これは、今月初旬にその解釈をめぐって物議を醸した、重症者や危険性が高いと判定された人以外は、原則自宅療養にするという政府方針の延長線上にある考え方だ。

 ワクチン接種が進み、特に医療従事者の接種がほぼ完了しているのと、ウイルスがすでに日本中にかなり蔓延し、無症状者の隔離にあまり意味がなくなったと推測されることから、限界状態にある医療資源を集中しようというわけだ。
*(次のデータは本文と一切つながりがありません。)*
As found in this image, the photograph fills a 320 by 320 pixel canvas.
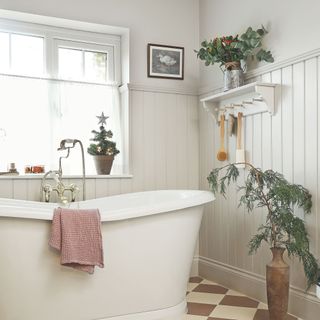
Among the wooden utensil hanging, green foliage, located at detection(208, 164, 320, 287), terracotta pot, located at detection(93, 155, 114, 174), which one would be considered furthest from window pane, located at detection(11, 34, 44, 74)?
green foliage, located at detection(208, 164, 320, 287)

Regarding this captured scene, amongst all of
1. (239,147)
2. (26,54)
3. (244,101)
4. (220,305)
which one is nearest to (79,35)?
(26,54)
 この考え方には一定の合理性があると思われるが、こうした当面の事態を回避するような対応には、「無策の果てに国民を見捨てるのか」といった批判が強まるのは必至だ。

 オリンピック・パラリンピックのために準備した施設を中軽症の患者の収容施設として使えばいいといった声も上がっている。
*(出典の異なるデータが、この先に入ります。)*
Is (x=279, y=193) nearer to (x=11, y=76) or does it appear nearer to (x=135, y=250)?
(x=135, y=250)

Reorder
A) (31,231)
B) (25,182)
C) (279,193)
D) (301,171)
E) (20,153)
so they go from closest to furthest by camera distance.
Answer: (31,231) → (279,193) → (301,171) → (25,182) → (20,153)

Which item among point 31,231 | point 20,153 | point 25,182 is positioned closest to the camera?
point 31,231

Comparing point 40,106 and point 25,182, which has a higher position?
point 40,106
 中長期的な意味というのは、コロナの感染や被害が一定の範囲に収まったら「収束」とみなし、特別な扱いをせず、季節性インフルエンザと同等の扱いにしようということだ。

 もともと、何をもって「収束」とするかをはっきりさせておけば、休業や営業自粛要請、ワクチン接種で国民の協力も得やすくなると考えられる。

 しかし政府はこれまで具体的な数値でゴールを示そうとしてこなかった。数値を出してしまうと、「経済を回すために○○人以下だと見殺しにするのか」という批判が起こる可能性があるので、それを怖れたのだろう。

もともと国家の政策は
功利主義的性格を帯びる

 現代の政治家は、少数の人を見殺しにすると言われるのを強く怖れる。

「最大多数の最大幸福」という考え方で知られる功利主義は、多数の人の幸福のために少数派を犠牲にすることを含意しているようにも受け取られる。だから、政治家や官僚、知識人の多くは世間から功利主義者と思われることを嫌う。
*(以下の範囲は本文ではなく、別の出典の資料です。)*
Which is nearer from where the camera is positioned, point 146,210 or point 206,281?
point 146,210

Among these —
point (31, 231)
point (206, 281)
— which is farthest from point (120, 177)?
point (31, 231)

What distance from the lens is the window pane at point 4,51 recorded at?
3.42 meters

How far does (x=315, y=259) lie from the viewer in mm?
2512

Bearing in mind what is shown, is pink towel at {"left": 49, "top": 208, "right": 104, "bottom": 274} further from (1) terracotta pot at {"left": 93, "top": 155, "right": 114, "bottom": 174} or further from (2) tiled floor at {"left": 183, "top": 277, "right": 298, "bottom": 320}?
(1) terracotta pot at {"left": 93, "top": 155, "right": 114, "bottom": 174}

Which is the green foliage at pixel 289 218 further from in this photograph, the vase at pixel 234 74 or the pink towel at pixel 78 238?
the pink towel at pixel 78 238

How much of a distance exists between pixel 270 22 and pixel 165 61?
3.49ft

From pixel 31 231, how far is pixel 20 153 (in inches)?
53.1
「○○人の□□という大きな利益のために△△人に犠牲になってもらう方が合理的だ」と取れるような発言をしたら、徹底的にバッシングを受け、キャリアが台無しになってしまうと思うからだろう。

 しかし、ダムや堤防、廃棄物処理場などの建設にしろ、道路の拡張工事にしろ、都市の区画整備にしろ、公共事業は何らかの形で多数の住民のために少数の住民に犠牲を強いる行為だ。生活・経済環境の変化で職を失ったり、中には追いつめられ命を失ったりする人もいるかもしれない。